The results were confirmed by Western blot, where no differences were seen in protein levels of Napi2a and Pit2 between the vehicle- and BMP7-treated groups, Fig 5, and further confirmed by Western blots using two different antibodies. Klotho gene expression was not decreased in the uremic rats and similar results were found at the protein level by Western blot, S2A Fig. Uncropped blots are available in supplementary, S2 Fig.
Protein levels of Napi2a and Pit2 in kidney tissue from control rats, uremic vehicle-treated rats (CRF/Veh) and uremic BMP7-treated rats (CRF/BMP7) were examined by Western blot. (A-B) No differences were seen in Napi2a protein levels between controls and CRF rats or between CRF/Veh and CRF/BMP7. To confirm the results blots were made with two different antibodies NBP2-13328 and NBP2-42216, targeting different peptide-sequences. (C) No difference was seen in Pit2 protein level between controls and CRF/vehicle and CRF/BMP7. Mean ± SD.

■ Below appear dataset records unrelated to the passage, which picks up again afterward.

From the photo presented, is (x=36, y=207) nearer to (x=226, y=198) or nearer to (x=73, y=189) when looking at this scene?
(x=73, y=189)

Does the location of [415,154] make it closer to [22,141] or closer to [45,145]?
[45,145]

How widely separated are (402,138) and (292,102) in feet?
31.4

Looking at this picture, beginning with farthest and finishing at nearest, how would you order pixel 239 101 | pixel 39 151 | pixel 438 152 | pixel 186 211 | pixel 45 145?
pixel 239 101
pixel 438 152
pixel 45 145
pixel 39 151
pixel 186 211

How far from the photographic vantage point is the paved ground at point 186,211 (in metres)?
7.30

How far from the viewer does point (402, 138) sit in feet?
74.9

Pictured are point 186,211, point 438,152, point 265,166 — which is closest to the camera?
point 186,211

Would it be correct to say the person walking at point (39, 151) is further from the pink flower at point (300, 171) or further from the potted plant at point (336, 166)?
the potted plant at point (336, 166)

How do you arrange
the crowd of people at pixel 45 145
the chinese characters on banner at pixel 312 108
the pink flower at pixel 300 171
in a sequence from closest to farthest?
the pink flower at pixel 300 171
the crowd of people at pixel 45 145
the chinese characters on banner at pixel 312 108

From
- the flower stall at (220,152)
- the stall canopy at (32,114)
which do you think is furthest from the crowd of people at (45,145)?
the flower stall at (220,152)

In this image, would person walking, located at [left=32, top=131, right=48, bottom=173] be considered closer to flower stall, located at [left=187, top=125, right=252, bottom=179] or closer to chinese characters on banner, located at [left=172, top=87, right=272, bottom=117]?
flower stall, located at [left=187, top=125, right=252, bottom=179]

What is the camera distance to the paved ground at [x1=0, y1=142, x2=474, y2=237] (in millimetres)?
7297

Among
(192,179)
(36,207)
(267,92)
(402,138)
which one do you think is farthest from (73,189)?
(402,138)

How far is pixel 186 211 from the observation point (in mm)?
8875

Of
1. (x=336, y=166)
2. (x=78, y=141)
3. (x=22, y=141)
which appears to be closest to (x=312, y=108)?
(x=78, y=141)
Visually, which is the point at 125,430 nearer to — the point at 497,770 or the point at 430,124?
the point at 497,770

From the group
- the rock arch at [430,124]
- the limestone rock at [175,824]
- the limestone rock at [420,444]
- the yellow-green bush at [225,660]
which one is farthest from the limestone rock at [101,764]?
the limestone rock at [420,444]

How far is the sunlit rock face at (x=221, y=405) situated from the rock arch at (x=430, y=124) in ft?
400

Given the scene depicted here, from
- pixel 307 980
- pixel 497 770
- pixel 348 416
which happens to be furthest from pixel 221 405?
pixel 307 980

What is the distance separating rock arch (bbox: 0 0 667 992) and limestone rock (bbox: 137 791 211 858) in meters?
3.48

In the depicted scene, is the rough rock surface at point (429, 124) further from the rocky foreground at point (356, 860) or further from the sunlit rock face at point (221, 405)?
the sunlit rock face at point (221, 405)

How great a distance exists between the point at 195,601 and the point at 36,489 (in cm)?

Effect of BMP7 on bone examined by qPCR and microCT
Furthermore it was examined whether the P-lowering effect of BMP7 might be due to amelioration of renal osteodystrophy and hereby increased P uptake into bone. Therefore, the effect of BMP7 treatment of uremic rats on bone microstructure was examined by microCT, Fig 6, and bone gene expression was determined. Uremia and alfacalcidol treatment greatly increased bone mineral density (BMD) (P<0.001 vs control), and resulted in an increase in cortical thickness, a decrease in the number of trabeculae and greater trabecular spacing (P<0.05 and P<0.01 vs control), as presented in Table 1. BMP7 treatment however had no effect on bone microstructure. Bone gene expression data are available in the supplementary, S3 Fig. The expression of sclerostin was significantly decreased in the CRF/Veh and the CRF/BMP7 group compared to control (P<0.05). No significant differences were found between controls and the two uremic groups in the expression of periostin, Runx2, osteocalcin, Pit1, Pit2, osteopontin and cathepsin k.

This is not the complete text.